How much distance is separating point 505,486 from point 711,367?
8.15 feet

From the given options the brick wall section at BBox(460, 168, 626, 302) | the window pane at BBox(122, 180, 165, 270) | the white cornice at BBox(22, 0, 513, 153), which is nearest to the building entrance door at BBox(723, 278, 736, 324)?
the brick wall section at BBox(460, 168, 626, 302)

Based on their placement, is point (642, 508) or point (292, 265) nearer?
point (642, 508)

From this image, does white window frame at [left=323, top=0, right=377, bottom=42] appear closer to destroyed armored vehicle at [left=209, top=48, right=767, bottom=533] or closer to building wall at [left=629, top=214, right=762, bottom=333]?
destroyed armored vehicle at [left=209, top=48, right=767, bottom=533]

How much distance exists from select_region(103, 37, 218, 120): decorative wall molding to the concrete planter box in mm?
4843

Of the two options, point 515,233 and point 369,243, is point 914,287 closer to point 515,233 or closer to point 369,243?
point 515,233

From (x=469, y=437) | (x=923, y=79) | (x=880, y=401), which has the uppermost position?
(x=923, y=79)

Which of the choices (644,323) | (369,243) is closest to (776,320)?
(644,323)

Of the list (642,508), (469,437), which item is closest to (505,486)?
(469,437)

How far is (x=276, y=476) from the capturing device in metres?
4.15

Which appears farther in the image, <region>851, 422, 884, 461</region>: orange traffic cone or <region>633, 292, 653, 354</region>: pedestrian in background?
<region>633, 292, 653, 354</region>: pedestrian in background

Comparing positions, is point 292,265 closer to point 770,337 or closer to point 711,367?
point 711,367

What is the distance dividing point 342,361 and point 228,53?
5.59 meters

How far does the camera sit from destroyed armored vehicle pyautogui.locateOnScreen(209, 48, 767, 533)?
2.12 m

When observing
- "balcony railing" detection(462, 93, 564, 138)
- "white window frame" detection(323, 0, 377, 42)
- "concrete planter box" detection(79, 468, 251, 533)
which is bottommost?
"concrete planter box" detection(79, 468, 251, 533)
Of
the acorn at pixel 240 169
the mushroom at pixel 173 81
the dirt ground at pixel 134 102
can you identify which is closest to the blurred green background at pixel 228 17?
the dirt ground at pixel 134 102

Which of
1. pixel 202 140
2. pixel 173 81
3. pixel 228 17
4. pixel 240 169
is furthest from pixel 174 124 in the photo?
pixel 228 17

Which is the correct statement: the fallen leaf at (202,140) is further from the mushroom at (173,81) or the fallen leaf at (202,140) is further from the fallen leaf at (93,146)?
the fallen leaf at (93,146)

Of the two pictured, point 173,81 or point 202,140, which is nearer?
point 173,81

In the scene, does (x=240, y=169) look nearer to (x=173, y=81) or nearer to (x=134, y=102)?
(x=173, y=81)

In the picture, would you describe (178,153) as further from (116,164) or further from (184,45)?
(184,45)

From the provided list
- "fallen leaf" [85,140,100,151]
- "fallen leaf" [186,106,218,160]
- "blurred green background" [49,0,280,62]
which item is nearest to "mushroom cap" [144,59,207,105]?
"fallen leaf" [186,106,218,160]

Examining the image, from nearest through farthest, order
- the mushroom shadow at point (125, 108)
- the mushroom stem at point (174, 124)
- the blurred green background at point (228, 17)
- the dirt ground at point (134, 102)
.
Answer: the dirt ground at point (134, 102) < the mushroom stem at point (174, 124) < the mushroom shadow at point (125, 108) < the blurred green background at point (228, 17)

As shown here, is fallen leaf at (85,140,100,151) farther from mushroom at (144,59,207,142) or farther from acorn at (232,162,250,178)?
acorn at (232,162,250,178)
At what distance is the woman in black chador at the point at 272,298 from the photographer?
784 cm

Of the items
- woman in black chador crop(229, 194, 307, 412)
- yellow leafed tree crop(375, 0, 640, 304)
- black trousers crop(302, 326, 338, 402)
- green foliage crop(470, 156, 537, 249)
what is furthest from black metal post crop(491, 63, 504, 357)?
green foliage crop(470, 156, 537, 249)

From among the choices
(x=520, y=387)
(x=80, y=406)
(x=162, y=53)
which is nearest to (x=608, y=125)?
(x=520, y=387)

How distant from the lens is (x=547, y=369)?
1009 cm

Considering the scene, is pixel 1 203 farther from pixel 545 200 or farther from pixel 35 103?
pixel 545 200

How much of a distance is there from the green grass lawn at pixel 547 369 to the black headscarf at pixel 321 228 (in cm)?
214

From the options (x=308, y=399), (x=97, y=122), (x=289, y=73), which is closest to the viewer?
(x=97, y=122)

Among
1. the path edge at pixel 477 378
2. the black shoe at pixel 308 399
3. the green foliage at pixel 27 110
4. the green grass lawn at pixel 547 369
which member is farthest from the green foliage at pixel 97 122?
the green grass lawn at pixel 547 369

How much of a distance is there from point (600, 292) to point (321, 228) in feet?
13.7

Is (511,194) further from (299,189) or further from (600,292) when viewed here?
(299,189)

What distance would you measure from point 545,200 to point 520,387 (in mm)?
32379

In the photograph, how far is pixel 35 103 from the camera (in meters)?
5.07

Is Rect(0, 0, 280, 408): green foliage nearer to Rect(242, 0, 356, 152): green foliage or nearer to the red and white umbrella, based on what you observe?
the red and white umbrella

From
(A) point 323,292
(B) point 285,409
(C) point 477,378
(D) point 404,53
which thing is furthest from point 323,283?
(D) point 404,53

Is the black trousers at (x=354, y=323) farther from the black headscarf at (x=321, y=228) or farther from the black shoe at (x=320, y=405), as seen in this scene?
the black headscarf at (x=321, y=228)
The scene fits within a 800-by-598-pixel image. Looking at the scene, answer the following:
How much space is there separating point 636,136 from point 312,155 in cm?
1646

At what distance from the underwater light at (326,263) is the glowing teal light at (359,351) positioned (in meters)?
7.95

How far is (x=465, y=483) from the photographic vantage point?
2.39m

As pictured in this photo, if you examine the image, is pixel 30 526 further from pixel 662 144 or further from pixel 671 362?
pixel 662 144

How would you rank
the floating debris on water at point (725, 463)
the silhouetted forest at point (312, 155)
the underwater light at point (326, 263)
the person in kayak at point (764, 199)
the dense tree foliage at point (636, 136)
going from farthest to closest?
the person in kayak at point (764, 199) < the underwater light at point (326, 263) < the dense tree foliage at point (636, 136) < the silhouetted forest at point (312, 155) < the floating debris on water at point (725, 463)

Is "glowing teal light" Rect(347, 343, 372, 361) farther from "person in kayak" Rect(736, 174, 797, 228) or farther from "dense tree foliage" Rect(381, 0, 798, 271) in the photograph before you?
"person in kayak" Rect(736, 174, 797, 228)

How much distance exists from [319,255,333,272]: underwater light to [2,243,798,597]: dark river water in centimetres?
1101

===

_GOAL_
Copy the material above word for word.

_EXERCISE SOLUTION_
How much distance is separating point 505,486 from point 711,367?
8.15 feet

From the given options the brick wall section at BBox(460, 168, 626, 302) | the window pane at BBox(122, 180, 165, 270) | the white cornice at BBox(22, 0, 513, 153), which is nearest to the building entrance door at BBox(723, 278, 736, 324)?
the brick wall section at BBox(460, 168, 626, 302)

Based on their placement, is point (642, 508) or point (292, 265) nearer?
point (642, 508)

From this image, does white window frame at [left=323, top=0, right=377, bottom=42] appear closer to destroyed armored vehicle at [left=209, top=48, right=767, bottom=533] or closer to building wall at [left=629, top=214, right=762, bottom=333]?
destroyed armored vehicle at [left=209, top=48, right=767, bottom=533]

How much distance exists from select_region(103, 37, 218, 120): decorative wall molding to the concrete planter box in mm?
4843

Of the two options, point 515,233 and point 369,243, is point 914,287 closer to point 515,233 or closer to point 369,243?
point 515,233

From (x=469, y=437) | (x=923, y=79) | (x=880, y=401), which has the uppermost position?
(x=923, y=79)

Which of the choices (644,323) | (369,243) is closest to (776,320)?
(644,323)

Of the list (642,508), (469,437), which item is closest to (505,486)?
(469,437)

How far is (x=276, y=476) from the capturing device in metres?
4.15

Which appears farther in the image, <region>851, 422, 884, 461</region>: orange traffic cone or <region>633, 292, 653, 354</region>: pedestrian in background?
<region>633, 292, 653, 354</region>: pedestrian in background

Comparing positions, is point 292,265 closer to point 770,337 or closer to point 711,367?
point 711,367

What is the distance dividing point 342,361 and point 228,53?
5.59 meters

How far does the camera sit from destroyed armored vehicle pyautogui.locateOnScreen(209, 48, 767, 533)?
2.12 m

When observing
- "balcony railing" detection(462, 93, 564, 138)
- "white window frame" detection(323, 0, 377, 42)
- "concrete planter box" detection(79, 468, 251, 533)
which is bottommost?
"concrete planter box" detection(79, 468, 251, 533)
Of
the acorn at pixel 240 169
the mushroom at pixel 173 81
the dirt ground at pixel 134 102
can you identify which is closest to the blurred green background at pixel 228 17?
the dirt ground at pixel 134 102

Which of
1. pixel 202 140
2. pixel 173 81
3. pixel 228 17
4. pixel 240 169
is furthest from pixel 174 124 in the photo?
pixel 228 17

Which is the correct statement: the fallen leaf at (202,140) is further from the mushroom at (173,81) or the fallen leaf at (202,140) is further from the fallen leaf at (93,146)?
the fallen leaf at (93,146)

Of the two pictured, point 173,81 or point 202,140, which is nearer?
point 173,81

In the scene, does (x=240, y=169) look nearer to (x=173, y=81) or nearer to (x=134, y=102)?
(x=173, y=81)

In the picture, would you describe (178,153) as further from (116,164) or further from (184,45)?
(184,45)

From the provided list
- "fallen leaf" [85,140,100,151]
- "fallen leaf" [186,106,218,160]
- "blurred green background" [49,0,280,62]
which item is nearest to "mushroom cap" [144,59,207,105]?
"fallen leaf" [186,106,218,160]

Examining the image, from nearest through farthest, order
- the mushroom shadow at point (125, 108)
- the mushroom stem at point (174, 124)
- the blurred green background at point (228, 17)
- the dirt ground at point (134, 102)
.
Answer: the dirt ground at point (134, 102) < the mushroom stem at point (174, 124) < the mushroom shadow at point (125, 108) < the blurred green background at point (228, 17)

As shown here, is fallen leaf at (85,140,100,151) farther from mushroom at (144,59,207,142) or farther from acorn at (232,162,250,178)?
acorn at (232,162,250,178)
At what distance is the woman in black chador at the point at 272,298 from the photographer?
784 cm

Of the items
- woman in black chador crop(229, 194, 307, 412)
- yellow leafed tree crop(375, 0, 640, 304)
- black trousers crop(302, 326, 338, 402)
- green foliage crop(470, 156, 537, 249)
what is furthest from black metal post crop(491, 63, 504, 357)?
green foliage crop(470, 156, 537, 249)

From among the choices
(x=520, y=387)
(x=80, y=406)
(x=162, y=53)
which is nearest to (x=608, y=125)?
(x=520, y=387)

How distant from the lens is (x=547, y=369)?
1009 cm

Considering the scene, is pixel 1 203 farther from pixel 545 200 or farther from pixel 35 103?
pixel 545 200

How much of a distance is there from the green grass lawn at pixel 547 369 to the black headscarf at pixel 321 228 (in cm)?
214

From the options (x=308, y=399), (x=97, y=122), (x=289, y=73), which is closest to the viewer?
(x=97, y=122)

Among
1. the path edge at pixel 477 378
2. the black shoe at pixel 308 399
3. the green foliage at pixel 27 110
4. the green grass lawn at pixel 547 369
which member is farthest from the green foliage at pixel 97 122?
the green grass lawn at pixel 547 369

How much of a distance is there from point (600, 292) to point (321, 228) in feet?
13.7

Is (511,194) further from (299,189) or further from (600,292) when viewed here?
(299,189)

What distance would you measure from point 545,200 to point 520,387 (in mm)?
32379

In the photograph, how far is pixel 35 103 from the camera (in meters)?
5.07

Is Rect(0, 0, 280, 408): green foliage nearer to Rect(242, 0, 356, 152): green foliage or nearer to the red and white umbrella, based on what you observe?
the red and white umbrella

From
(A) point 323,292
(B) point 285,409
(C) point 477,378
(D) point 404,53
which thing is furthest from point 323,283?
(D) point 404,53

Is the black trousers at (x=354, y=323) farther from the black headscarf at (x=321, y=228) or farther from the black shoe at (x=320, y=405), as seen in this scene?
the black headscarf at (x=321, y=228)
The scene fits within a 800-by-598-pixel image. Looking at the scene, answer the following:
How much space is there separating point 636,136 from point 312,155 in cm?
1646

At what distance from the underwater light at (326,263) is the glowing teal light at (359,351) positioned (in meters)?
7.95

How far is (x=465, y=483) from the photographic vantage point?
2.39m

As pictured in this photo, if you examine the image, is pixel 30 526 further from pixel 662 144 or further from pixel 671 362?
pixel 662 144

How would you rank
the floating debris on water at point (725, 463)
the silhouetted forest at point (312, 155)
the underwater light at point (326, 263)
the person in kayak at point (764, 199)
the dense tree foliage at point (636, 136)
going from farthest to closest?
the person in kayak at point (764, 199) < the underwater light at point (326, 263) < the dense tree foliage at point (636, 136) < the silhouetted forest at point (312, 155) < the floating debris on water at point (725, 463)

Is "glowing teal light" Rect(347, 343, 372, 361) farther from "person in kayak" Rect(736, 174, 797, 228) or farther from "dense tree foliage" Rect(381, 0, 798, 271) in the photograph before you?
"person in kayak" Rect(736, 174, 797, 228)

How much distance exists from [319,255,333,272]: underwater light to [2,243,798,597]: dark river water in centimetres?
1101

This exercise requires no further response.